ConvTranspose2D much slower than Conv2d

I am trying to figure out why my convolutional decoder is much slower than the encoder.
Here are the architectures:

(model): Sequential(
(0): Conv2d(3, 32, kernel_size=(4, 4), stride=(2, 2))
(1): ReLU()
(2): Conv2d(32, 64, kernel_size=(4, 4), stride=(2, 2))
(3): ReLU()
(4): Conv2d(64, 128, kernel_size=(4, 4), stride=(2, 2))
(5): ReLU()
(6): Conv2d(128, 256, kernel_size=(4, 4), stride=(2, 2))
(7): ReLU()
(model): Sequential(
(0): Linear(in_features=230, out_features=1024, bias=True)
(1): Reshape()
(2): ConvTranspose2d(1024, 128, kernel_size=(5, 5), stride=(2, 2))
(3): ReLU()
(4): ConvTranspose2d(128, 64, kernel_size=(5, 5), stride=(2, 2))
(5): ReLU()
(6): ConvTranspose2d(64, 32, kernel_size=(6, 6), stride=(2, 2))
(7): ReLU()
(8): ConvTranspose2d(32, 3, kernel_size=(6, 6), stride=(2, 2))

The batch shape is (50, 50, 3, 64, 64).
The encoder takes about 16ms and the decoder 130ms on a GTX 1080TI.

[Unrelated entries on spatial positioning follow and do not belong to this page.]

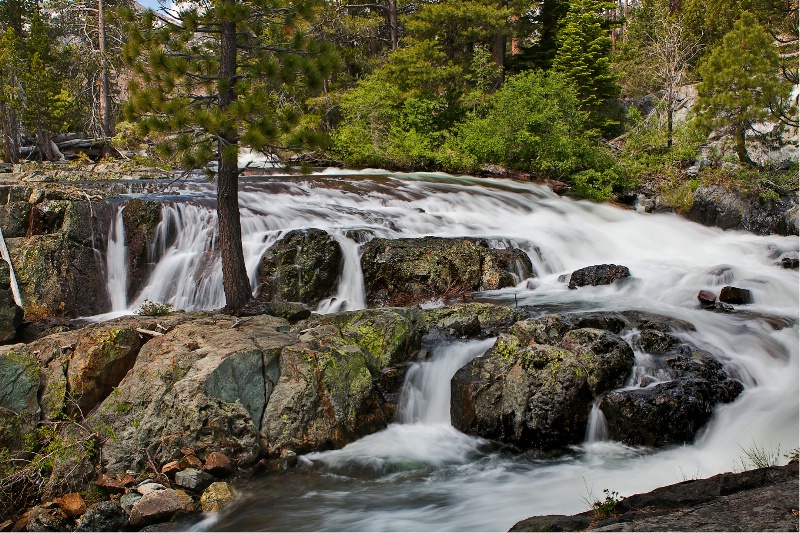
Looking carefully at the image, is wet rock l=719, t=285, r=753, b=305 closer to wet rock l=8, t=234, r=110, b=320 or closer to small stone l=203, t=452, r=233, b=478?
small stone l=203, t=452, r=233, b=478

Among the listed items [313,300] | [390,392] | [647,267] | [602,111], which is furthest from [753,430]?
[602,111]

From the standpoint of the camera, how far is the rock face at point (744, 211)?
16484 mm

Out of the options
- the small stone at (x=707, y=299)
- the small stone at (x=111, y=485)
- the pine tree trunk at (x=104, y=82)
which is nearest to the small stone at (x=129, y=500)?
the small stone at (x=111, y=485)

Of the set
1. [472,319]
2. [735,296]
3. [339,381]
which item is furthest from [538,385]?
[735,296]

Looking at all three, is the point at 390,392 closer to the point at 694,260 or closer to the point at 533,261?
the point at 533,261

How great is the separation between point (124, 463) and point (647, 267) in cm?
1066

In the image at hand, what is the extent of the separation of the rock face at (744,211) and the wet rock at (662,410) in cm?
1079

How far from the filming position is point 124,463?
6828 millimetres

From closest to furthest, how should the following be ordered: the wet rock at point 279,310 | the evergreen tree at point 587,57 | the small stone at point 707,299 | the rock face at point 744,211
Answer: the wet rock at point 279,310
the small stone at point 707,299
the rock face at point 744,211
the evergreen tree at point 587,57

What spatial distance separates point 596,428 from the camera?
7.46m

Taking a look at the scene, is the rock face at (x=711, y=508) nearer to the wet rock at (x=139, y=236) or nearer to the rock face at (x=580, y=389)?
the rock face at (x=580, y=389)

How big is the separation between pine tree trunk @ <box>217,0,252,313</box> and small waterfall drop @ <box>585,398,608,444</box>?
212 inches

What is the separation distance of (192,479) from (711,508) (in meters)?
4.79

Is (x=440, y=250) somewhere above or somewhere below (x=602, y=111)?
below
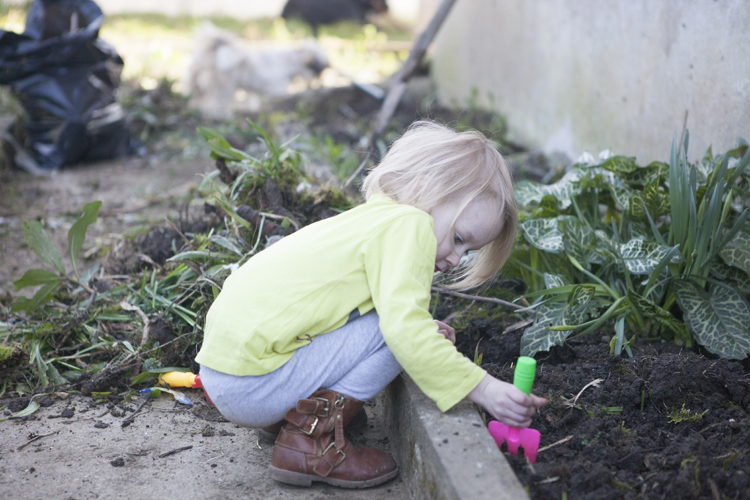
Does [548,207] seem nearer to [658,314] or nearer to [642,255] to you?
[642,255]

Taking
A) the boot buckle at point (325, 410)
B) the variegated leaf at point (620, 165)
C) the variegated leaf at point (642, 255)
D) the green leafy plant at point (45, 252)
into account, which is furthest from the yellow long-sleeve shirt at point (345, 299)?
the variegated leaf at point (620, 165)

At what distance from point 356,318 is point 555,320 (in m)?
0.75

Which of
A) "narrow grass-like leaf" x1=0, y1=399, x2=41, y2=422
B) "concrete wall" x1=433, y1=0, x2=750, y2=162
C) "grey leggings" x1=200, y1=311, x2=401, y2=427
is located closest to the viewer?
"grey leggings" x1=200, y1=311, x2=401, y2=427

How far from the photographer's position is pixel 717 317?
5.90ft

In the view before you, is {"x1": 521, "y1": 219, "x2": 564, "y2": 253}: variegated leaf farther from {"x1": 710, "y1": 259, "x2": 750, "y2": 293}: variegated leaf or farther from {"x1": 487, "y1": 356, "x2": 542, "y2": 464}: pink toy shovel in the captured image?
{"x1": 487, "y1": 356, "x2": 542, "y2": 464}: pink toy shovel

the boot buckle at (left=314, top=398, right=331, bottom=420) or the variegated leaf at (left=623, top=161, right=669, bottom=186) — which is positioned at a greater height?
the variegated leaf at (left=623, top=161, right=669, bottom=186)

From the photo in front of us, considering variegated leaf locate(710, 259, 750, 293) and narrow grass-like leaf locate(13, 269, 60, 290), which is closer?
variegated leaf locate(710, 259, 750, 293)

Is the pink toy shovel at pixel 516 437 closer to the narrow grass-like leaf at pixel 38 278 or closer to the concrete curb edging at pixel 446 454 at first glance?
the concrete curb edging at pixel 446 454

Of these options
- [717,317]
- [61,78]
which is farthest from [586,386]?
[61,78]

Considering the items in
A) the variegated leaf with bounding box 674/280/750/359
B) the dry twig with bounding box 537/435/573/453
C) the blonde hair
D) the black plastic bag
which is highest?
the blonde hair

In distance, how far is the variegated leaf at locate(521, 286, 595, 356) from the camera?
72.7 inches

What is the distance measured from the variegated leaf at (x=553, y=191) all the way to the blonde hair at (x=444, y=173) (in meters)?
0.68

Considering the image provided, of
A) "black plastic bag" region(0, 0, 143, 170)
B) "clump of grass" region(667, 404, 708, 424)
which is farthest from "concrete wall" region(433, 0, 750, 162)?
"black plastic bag" region(0, 0, 143, 170)

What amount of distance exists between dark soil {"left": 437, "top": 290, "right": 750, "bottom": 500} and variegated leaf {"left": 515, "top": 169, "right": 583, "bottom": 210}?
542 mm
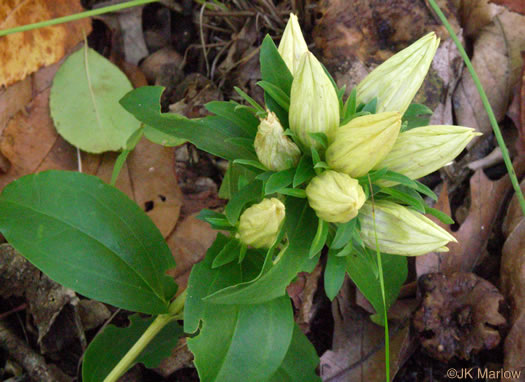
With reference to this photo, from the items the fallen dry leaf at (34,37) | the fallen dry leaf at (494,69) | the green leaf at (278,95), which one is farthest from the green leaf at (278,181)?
the fallen dry leaf at (34,37)

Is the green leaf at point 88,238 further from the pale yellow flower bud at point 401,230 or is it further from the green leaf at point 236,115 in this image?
the pale yellow flower bud at point 401,230

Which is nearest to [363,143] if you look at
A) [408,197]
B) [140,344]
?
[408,197]

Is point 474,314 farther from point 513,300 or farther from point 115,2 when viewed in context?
point 115,2

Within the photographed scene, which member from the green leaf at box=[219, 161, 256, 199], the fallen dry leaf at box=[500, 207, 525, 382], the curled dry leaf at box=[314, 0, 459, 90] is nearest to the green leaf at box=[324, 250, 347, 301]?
the green leaf at box=[219, 161, 256, 199]

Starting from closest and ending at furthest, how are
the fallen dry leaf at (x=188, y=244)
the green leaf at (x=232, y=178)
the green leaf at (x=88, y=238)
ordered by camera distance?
the green leaf at (x=88, y=238), the green leaf at (x=232, y=178), the fallen dry leaf at (x=188, y=244)

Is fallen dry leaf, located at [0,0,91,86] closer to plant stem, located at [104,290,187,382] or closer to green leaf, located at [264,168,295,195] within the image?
plant stem, located at [104,290,187,382]

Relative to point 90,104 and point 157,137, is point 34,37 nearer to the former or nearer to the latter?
point 90,104
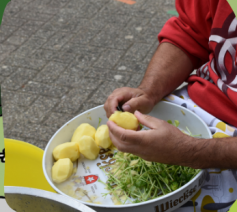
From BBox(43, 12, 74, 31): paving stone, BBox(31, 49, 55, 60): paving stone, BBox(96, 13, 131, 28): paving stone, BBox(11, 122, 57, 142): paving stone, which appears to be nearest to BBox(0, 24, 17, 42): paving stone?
BBox(43, 12, 74, 31): paving stone

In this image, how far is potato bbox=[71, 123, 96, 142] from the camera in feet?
4.16

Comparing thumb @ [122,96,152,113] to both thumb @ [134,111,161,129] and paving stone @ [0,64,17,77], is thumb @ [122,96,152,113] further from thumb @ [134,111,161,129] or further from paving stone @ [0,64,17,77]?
paving stone @ [0,64,17,77]

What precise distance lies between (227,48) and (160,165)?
532 millimetres

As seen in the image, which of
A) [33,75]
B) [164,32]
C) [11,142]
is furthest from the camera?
[33,75]

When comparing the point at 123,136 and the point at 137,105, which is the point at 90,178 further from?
the point at 137,105

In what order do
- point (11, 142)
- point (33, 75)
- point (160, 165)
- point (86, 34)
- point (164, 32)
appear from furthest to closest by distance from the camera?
point (86, 34)
point (33, 75)
point (164, 32)
point (11, 142)
point (160, 165)

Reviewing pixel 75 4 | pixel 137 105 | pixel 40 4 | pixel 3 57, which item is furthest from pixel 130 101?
pixel 40 4

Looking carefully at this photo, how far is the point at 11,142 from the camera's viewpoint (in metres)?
1.32

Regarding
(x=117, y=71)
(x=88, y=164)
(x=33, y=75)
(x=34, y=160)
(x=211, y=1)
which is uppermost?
(x=211, y=1)

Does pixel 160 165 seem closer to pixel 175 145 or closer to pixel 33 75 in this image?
pixel 175 145

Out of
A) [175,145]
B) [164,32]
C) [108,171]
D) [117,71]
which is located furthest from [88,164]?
[117,71]

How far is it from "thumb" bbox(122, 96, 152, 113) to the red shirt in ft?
0.71

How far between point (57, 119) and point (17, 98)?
0.49m

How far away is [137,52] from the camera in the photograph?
125 inches
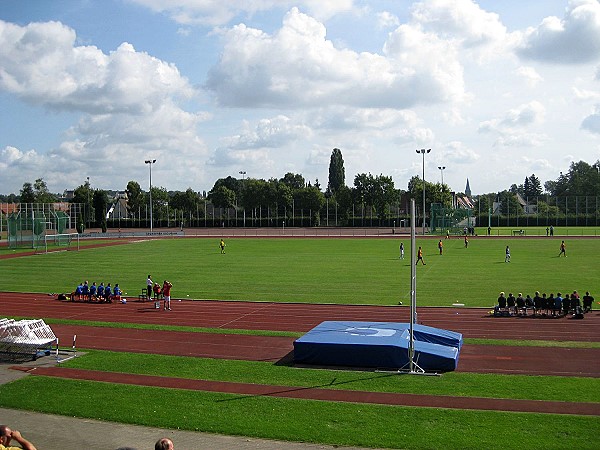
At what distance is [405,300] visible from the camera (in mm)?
28188

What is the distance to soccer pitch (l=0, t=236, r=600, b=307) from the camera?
3042cm

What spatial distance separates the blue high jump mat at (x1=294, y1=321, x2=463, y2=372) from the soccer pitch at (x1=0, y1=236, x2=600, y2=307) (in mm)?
9452

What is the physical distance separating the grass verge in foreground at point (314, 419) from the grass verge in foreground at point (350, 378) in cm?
139

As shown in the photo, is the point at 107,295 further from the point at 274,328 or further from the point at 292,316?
the point at 274,328

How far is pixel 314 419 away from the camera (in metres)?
12.2

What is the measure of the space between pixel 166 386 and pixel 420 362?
6929mm

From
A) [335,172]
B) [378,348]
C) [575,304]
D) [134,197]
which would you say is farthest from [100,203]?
[378,348]

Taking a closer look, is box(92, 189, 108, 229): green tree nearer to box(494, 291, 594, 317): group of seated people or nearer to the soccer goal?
the soccer goal

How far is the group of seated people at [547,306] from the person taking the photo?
23.6m

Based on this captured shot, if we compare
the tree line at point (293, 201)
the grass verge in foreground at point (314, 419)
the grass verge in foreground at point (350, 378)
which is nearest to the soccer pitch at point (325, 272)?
the grass verge in foreground at point (350, 378)

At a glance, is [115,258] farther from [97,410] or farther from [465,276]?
[97,410]

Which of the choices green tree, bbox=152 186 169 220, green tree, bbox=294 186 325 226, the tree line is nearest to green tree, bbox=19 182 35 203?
the tree line

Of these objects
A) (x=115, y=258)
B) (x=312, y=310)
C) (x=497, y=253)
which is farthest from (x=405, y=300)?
(x=115, y=258)

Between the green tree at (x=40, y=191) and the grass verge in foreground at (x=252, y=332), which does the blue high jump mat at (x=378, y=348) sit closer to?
the grass verge in foreground at (x=252, y=332)
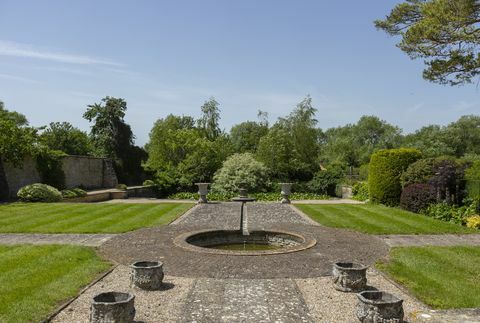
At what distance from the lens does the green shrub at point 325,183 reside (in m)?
30.5

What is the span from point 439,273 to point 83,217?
10798 millimetres

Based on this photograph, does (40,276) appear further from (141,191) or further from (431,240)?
(141,191)

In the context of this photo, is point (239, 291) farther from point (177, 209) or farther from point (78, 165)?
point (78, 165)

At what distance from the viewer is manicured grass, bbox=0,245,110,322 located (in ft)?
18.1

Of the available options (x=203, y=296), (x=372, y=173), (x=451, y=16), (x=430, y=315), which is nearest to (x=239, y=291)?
(x=203, y=296)

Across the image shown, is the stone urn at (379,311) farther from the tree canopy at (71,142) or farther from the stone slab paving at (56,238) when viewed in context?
the tree canopy at (71,142)

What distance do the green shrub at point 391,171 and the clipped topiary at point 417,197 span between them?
0.99 meters

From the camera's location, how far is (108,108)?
3338 centimetres

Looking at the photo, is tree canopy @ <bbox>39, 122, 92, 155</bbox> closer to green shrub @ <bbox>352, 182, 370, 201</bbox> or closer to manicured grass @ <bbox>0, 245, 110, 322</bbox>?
green shrub @ <bbox>352, 182, 370, 201</bbox>

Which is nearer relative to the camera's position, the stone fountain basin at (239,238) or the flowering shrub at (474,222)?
the stone fountain basin at (239,238)

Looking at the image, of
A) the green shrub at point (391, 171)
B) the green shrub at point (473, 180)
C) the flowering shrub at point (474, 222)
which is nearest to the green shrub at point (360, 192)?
the green shrub at point (391, 171)

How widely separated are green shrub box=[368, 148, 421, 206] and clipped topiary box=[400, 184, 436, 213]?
99 centimetres

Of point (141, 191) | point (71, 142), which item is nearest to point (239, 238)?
point (141, 191)

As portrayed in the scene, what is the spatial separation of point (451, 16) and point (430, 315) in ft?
30.4
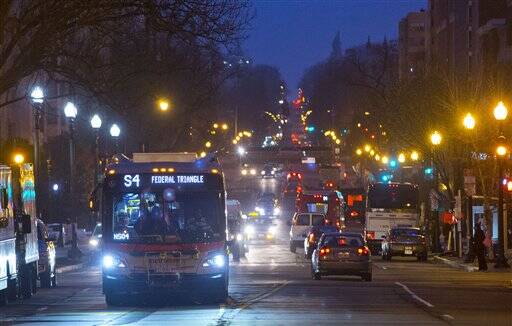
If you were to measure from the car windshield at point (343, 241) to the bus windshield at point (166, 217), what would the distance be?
42.8 feet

I am using cuda.synchronize() for the timings.
What is the reason for these very different times?

There are many reasons.

  1. The amount of filters of the decoder is bigger.
  2. The kernel size of the decoder is bigger.
  3. Probable the transposed convolution itself is slower. I guess this as you need to allocate more memory (you are upsampling) and to work with sparse kernels.